### EXTRACTED DATA
┄┄┄┄┄┄

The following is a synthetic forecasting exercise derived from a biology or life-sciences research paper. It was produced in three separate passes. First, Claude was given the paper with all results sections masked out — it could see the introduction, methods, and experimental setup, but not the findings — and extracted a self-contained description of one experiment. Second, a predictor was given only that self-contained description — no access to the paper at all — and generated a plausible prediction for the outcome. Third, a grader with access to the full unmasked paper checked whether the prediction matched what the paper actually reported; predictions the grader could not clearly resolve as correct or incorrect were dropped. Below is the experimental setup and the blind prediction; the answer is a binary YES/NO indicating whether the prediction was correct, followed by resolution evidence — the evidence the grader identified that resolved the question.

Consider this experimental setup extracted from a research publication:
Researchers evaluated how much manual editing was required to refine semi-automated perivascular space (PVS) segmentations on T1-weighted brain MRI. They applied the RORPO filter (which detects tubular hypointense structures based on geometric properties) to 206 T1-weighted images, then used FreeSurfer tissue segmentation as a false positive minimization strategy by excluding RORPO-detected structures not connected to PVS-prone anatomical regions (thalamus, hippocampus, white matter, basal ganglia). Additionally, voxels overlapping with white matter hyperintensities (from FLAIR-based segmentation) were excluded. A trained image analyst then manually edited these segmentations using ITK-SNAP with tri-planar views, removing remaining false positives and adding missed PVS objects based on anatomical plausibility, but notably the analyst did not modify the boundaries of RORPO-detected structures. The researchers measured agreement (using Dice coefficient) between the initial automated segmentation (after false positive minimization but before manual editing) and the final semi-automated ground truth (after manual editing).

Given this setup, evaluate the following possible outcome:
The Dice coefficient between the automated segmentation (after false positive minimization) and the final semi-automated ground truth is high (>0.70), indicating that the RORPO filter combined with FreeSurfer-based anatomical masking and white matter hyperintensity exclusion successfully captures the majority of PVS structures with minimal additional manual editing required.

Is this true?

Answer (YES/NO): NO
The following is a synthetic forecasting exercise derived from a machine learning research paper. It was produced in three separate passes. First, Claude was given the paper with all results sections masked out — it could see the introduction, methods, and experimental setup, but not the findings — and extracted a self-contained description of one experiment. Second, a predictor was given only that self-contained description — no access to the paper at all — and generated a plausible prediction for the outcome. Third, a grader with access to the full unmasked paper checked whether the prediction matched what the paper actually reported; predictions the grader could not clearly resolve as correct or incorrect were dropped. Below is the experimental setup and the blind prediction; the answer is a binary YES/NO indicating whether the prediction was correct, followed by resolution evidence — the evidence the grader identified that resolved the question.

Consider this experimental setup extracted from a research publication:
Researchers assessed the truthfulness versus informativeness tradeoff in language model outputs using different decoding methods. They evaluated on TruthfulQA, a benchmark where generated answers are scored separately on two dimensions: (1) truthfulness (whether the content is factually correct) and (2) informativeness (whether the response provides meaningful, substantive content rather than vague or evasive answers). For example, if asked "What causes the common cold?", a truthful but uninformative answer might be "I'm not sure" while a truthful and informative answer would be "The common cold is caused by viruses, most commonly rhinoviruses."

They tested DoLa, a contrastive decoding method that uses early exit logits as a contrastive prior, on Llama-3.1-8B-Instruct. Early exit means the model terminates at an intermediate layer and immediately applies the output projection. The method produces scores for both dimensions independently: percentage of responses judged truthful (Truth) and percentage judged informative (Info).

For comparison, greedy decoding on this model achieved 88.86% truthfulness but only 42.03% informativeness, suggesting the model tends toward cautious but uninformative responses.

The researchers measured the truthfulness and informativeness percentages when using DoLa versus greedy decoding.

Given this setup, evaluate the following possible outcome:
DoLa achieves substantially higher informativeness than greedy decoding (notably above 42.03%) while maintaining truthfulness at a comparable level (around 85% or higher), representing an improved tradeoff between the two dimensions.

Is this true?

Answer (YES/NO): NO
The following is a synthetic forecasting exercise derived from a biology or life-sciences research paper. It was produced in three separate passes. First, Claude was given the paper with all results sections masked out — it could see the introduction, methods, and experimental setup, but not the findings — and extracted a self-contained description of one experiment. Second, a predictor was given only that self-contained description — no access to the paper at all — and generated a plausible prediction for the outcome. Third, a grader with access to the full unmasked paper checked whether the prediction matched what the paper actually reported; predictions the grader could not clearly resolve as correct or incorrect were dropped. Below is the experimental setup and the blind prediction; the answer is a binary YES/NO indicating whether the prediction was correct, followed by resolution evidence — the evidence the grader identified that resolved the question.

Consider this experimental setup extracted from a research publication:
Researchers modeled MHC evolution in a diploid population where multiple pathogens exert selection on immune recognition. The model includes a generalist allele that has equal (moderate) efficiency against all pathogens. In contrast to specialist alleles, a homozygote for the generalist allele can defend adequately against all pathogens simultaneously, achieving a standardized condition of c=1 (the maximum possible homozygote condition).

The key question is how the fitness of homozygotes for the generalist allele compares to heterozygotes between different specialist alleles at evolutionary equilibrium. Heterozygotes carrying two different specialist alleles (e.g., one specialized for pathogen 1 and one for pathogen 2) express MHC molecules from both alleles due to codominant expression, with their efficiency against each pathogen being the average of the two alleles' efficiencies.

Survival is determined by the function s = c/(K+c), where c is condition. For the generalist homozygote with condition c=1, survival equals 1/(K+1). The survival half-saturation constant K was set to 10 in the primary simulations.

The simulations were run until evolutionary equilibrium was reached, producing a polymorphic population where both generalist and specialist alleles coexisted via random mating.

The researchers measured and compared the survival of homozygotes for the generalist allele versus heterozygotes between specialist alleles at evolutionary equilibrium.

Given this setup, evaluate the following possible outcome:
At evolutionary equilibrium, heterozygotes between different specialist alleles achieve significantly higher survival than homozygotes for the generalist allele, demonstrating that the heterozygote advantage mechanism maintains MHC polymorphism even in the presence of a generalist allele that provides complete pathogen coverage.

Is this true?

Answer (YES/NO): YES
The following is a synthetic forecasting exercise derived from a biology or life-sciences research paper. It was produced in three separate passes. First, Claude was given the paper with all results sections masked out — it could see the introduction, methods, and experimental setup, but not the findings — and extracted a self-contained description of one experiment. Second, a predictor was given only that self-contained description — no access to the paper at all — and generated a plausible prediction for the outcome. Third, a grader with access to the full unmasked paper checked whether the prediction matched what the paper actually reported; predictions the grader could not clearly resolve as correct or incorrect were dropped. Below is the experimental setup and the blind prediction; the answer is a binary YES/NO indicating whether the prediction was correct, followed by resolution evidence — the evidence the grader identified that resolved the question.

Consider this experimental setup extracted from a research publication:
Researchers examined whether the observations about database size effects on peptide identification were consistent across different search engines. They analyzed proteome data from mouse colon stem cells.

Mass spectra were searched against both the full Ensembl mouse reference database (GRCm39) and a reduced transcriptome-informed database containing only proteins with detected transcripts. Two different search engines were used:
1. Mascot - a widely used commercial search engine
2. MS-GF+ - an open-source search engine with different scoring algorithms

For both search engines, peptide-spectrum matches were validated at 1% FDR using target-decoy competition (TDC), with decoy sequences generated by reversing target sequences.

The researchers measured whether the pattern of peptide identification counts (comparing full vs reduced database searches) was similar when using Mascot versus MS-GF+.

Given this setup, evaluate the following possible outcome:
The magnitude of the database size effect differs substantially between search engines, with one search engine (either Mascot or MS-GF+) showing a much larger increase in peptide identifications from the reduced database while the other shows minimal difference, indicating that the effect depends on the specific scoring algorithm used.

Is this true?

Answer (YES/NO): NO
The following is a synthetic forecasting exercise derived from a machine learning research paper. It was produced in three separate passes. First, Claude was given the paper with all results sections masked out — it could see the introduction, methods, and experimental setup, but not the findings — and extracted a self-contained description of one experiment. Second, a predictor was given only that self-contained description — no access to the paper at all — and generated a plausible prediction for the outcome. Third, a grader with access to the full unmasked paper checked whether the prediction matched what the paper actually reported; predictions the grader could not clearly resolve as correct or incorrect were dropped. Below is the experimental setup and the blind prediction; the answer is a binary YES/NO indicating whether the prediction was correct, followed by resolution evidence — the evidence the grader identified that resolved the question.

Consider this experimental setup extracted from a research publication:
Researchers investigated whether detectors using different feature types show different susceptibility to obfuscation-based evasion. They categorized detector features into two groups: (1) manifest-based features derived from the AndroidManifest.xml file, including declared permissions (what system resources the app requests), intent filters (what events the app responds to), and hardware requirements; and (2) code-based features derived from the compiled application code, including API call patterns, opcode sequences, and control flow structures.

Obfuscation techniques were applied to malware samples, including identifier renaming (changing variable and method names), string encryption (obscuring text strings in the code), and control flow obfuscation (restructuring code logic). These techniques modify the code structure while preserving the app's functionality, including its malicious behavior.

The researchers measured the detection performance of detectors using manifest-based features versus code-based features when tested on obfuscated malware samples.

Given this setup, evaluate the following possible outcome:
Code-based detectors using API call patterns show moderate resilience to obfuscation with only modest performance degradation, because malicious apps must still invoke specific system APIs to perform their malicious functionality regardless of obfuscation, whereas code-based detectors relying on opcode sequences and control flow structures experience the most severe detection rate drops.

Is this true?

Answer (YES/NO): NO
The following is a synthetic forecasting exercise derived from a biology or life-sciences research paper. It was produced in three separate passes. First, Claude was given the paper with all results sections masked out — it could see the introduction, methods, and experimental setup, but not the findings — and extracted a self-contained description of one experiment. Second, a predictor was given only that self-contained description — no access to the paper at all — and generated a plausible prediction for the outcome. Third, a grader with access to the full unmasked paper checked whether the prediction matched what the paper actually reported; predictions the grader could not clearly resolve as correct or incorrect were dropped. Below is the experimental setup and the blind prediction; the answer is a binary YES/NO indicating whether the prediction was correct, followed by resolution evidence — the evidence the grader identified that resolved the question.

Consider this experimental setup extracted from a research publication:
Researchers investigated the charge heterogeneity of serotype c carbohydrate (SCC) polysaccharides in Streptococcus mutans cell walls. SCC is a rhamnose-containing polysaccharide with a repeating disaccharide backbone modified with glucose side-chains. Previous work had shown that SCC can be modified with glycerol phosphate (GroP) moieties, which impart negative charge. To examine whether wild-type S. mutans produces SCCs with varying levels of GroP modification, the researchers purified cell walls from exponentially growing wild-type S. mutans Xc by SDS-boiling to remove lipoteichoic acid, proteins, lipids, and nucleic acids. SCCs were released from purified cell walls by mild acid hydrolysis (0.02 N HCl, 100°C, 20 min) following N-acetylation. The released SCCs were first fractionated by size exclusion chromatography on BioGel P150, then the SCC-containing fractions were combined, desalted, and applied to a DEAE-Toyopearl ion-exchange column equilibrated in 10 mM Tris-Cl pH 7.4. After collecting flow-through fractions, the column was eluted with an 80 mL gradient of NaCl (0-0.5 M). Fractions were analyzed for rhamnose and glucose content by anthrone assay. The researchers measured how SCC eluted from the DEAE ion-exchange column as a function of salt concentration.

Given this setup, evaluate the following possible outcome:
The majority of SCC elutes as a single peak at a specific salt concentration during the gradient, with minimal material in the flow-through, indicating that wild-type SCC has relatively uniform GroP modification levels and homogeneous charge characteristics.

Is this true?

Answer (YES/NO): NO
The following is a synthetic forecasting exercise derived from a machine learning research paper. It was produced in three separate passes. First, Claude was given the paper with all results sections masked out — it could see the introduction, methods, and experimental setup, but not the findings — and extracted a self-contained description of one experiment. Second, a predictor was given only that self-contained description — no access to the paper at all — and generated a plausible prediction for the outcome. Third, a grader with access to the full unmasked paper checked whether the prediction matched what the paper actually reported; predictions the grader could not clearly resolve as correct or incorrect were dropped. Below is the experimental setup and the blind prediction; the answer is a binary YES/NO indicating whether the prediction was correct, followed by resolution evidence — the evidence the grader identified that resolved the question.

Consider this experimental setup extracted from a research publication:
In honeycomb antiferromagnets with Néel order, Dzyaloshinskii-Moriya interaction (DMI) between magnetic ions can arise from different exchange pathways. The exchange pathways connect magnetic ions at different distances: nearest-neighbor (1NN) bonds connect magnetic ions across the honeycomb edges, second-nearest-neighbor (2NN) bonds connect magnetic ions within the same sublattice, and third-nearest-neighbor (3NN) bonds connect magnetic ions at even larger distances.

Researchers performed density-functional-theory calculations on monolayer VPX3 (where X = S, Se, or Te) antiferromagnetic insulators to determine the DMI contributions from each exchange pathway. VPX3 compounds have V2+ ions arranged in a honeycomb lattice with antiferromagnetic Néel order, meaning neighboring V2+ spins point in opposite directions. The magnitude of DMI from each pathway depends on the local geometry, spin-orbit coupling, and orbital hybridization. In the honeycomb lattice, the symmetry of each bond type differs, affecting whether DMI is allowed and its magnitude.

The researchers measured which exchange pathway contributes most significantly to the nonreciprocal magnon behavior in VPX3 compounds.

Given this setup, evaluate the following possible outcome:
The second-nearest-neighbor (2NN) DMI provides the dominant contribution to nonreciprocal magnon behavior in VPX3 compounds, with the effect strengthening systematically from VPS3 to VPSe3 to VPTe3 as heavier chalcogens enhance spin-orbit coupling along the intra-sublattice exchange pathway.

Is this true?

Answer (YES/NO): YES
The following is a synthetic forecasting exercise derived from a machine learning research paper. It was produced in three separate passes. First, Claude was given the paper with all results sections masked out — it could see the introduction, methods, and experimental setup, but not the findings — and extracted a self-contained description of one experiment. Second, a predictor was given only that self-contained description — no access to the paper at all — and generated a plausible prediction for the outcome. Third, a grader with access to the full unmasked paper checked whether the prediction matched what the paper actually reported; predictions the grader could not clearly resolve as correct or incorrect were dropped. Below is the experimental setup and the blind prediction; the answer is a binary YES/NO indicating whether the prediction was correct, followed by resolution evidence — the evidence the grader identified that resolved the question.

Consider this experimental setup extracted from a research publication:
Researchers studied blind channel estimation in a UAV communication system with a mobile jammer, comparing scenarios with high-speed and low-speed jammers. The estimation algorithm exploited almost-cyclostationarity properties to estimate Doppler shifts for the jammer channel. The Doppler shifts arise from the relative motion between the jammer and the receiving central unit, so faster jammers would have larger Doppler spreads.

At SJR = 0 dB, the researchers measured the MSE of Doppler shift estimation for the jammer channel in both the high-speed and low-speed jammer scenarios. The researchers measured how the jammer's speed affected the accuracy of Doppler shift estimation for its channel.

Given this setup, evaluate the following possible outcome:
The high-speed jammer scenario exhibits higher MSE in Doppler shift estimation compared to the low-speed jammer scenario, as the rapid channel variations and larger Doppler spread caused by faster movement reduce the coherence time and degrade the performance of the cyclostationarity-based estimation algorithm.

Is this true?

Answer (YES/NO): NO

┄┄┄┄┄┄

### PROBLEM TO WORK ON
Select every line in the records above that contains the word "patterns".

### TASK ANSWER
Researchers investigated whether detectors using different feature types show different susceptibility to obfuscation-based evasion. They categorized detector features into two groups: (1) manifest-based features derived from the AndroidManifest.xml file, including declared permissions (what system resources the app requests), intent filters (what events the app responds to), and hardware requirements; and (2) code-based features derived from the compiled application code, including API call patterns, opcode sequences, and control flow structures.
Code-based detectors using API call patterns show moderate resilience to obfuscation with only modest performance degradation, because malicious apps must still invoke specific system APIs to perform their malicious functionality regardless of obfuscation, whereas code-based detectors relying on opcode sequences and control flow structures experience the most severe detection rate drops.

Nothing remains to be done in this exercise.